I am going to write a mobile application that recognizes images within a closed target group. I guess the group contains 20 to 50 comic-like images like this.

The application reacts if any of those targets are captured by the camera of the device. That's it.

There are some constraints, though.

  • It should recognize rotated targets.
  • It should recognize those with the different perspectives and levels of light.
  • If it can handle with obstruction like fingers, I'll be happy with that. (optional)
  • It should be easy to train. (optional)
  • I'd prefer inaccurate but fast solutions. (no more than 3 seconds, maybe?)

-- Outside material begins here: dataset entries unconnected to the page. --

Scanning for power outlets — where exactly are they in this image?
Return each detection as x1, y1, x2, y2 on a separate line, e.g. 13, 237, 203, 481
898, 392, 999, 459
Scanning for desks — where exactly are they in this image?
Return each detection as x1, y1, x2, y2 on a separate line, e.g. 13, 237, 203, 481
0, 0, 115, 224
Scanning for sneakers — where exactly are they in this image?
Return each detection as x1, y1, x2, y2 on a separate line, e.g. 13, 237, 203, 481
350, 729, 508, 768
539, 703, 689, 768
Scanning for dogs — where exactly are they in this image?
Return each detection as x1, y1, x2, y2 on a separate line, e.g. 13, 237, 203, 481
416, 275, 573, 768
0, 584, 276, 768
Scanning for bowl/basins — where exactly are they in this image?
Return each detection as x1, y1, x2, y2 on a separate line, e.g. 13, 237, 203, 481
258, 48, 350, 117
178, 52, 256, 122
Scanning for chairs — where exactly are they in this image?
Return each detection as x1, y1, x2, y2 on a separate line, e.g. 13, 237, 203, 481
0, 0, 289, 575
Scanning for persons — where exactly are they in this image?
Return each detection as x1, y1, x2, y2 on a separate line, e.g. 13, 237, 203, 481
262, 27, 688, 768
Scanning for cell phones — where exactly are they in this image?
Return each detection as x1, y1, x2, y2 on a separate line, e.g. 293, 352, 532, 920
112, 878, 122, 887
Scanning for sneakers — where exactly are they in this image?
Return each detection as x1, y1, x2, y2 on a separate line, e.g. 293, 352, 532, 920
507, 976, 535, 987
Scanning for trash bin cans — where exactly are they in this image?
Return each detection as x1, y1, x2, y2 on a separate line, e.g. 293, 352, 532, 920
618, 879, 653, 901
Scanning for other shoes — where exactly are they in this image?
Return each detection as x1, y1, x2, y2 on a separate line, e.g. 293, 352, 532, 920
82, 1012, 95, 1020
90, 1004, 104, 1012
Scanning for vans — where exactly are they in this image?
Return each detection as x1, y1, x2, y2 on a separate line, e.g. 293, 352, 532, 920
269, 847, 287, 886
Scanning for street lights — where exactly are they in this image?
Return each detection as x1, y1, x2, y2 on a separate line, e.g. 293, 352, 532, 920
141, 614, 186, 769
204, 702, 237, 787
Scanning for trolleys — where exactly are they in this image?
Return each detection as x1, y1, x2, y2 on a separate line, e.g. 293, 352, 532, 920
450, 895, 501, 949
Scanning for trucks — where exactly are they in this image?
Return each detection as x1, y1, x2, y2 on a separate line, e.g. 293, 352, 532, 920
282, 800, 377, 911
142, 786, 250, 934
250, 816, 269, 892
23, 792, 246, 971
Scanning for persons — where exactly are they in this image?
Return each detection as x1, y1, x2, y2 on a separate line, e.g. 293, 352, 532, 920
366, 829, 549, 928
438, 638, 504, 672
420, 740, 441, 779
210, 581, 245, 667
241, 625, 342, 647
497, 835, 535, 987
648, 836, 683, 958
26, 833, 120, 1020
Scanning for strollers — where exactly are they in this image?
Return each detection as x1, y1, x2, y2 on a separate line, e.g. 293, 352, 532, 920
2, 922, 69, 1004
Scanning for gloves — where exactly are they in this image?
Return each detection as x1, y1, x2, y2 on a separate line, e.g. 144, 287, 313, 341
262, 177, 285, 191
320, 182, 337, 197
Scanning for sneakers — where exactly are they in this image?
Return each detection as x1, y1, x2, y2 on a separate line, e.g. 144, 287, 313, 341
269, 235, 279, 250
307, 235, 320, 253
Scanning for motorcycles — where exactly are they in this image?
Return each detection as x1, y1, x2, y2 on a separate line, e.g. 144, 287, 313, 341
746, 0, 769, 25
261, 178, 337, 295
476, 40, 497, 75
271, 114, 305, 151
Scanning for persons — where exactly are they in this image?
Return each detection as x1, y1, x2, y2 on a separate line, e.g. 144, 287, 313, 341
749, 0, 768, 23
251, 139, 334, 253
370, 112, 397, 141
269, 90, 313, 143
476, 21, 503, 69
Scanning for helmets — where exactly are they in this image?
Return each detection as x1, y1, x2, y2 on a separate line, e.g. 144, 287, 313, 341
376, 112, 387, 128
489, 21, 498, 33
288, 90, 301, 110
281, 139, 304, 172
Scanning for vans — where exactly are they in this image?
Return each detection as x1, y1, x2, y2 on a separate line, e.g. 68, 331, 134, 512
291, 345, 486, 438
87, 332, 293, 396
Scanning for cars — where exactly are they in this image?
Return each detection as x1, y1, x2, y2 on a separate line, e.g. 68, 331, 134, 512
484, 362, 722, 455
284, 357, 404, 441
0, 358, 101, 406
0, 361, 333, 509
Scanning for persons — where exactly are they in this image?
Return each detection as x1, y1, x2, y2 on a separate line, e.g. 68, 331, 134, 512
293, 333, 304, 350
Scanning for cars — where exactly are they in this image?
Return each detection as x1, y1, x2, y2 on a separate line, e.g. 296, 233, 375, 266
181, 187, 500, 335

I don't have sufficient time for the task and am kind of new to image-processing, so starting with OpenCV is time-consuming, apparently.

I'm looking forward to your suggestions.

Plus, the solutions do not have to be free.


In terms of our budget, I may have to ask my non-tech boss who doesn't likely know the common price. Just give me suggestions / offers regardless of the price then he's going to pick one.

  • 2
    Training a Haar classifier for OpenCV is not actually that hard. E.g. see youtube.com/watch?v=WEzm7L5zoZE . . . the time-consuming part of the problem is sourcing enough sample images to complete the training. Sep 17, 2014 at 11:31
  • @NeilSlater, Nice video. So training itself seems to be straightforward with OpenCV. Amazing! I'll give it a try. Thank you a bunch.
    – Attacktive
    Sep 18, 2014 at 1:56

1 Answer 1


[Disclaimer: i work for Moodstocks]

You should have a look at the Moodstocks SDK. It fits most of your requirements:

  • it's robust to lightning and perspective changes,
  • it tolerates partial occlusion, for example by fingers,
  • it require no training at all: you just upload (index) an image to make it instantly recognizable,
  • it's extremely fast: the image matching is done locally, so on a modern smartphone you'll get a result in far less than 300ms.

The only issue is with the robustness to rotation: the Moodstocks SDK only supports small rotation (~30°). That being said, given the fact that you have a limited number of images, this can be easily solved in a rather brute-force fashion by indexing several instances of each image under different rotations!

Hope this helps!

  • Thank you for your suggestion, Renon. I'm having fun with the trial, it's super easy and is really capable of partially occluded ones as you stated. Great work!